Task brief -
Copy out every record below with complete accuracy.

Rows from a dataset
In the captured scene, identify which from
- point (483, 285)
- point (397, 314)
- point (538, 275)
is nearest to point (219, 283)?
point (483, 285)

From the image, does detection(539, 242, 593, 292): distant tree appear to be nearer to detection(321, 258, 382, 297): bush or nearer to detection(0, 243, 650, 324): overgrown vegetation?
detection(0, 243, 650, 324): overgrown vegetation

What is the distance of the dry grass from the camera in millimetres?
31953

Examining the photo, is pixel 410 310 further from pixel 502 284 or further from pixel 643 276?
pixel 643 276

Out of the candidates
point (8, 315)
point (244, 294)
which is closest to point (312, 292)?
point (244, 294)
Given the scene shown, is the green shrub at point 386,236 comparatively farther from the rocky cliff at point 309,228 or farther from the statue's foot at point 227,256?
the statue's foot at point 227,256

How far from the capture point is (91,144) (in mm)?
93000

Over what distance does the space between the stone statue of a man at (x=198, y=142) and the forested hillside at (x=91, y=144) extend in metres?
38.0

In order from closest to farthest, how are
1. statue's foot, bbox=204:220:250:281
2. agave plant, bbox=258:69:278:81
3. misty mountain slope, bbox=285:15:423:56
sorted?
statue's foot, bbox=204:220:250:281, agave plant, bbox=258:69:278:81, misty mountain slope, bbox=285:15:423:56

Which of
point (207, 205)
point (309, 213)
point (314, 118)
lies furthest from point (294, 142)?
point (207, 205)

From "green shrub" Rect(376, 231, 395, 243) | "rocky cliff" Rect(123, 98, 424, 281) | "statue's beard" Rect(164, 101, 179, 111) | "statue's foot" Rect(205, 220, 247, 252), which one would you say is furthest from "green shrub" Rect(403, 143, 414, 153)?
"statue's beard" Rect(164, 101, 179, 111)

Right answer -
In the captured scene, identify which from
- point (483, 285)
- point (397, 314)
- point (538, 275)
is nearest to point (219, 283)?
point (483, 285)

From the image, does detection(539, 242, 593, 292): distant tree appear to be nearer to detection(321, 258, 382, 297): bush or nearer to detection(0, 243, 650, 324): overgrown vegetation?
detection(0, 243, 650, 324): overgrown vegetation

What is the distance of the dry grass from the camera in millimetres?
31953

Examining the photo, is pixel 410 310 further from pixel 502 284 or further from pixel 643 276?
pixel 643 276

Out of the candidates
point (8, 315)
point (244, 294)
which is closest to point (312, 292)?
point (244, 294)
Given the scene shown, is the green shrub at point 386,236 comparatively farther from the rocky cliff at point 309,228 or farther from the statue's foot at point 227,256?
the statue's foot at point 227,256

How far from the capture point is (91,144) (in mm)?
93000

Over what distance does the space between the stone statue of a man at (x=198, y=142) and the forested hillside at (x=91, y=144) extend in metres?
38.0

In order from closest to farthest, how are
1. statue's foot, bbox=204:220:250:281
2. agave plant, bbox=258:69:278:81
3. misty mountain slope, bbox=285:15:423:56
sorted?
statue's foot, bbox=204:220:250:281, agave plant, bbox=258:69:278:81, misty mountain slope, bbox=285:15:423:56

Which of
point (207, 205)
point (309, 213)
point (314, 118)
lies furthest from point (294, 142)?
point (207, 205)

From "green shrub" Rect(376, 231, 395, 243) | "rocky cliff" Rect(123, 98, 424, 281) | "statue's beard" Rect(164, 101, 179, 111) | "statue's foot" Rect(205, 220, 247, 252), which one would you say is furthest from "green shrub" Rect(403, 143, 414, 153)?
"statue's beard" Rect(164, 101, 179, 111)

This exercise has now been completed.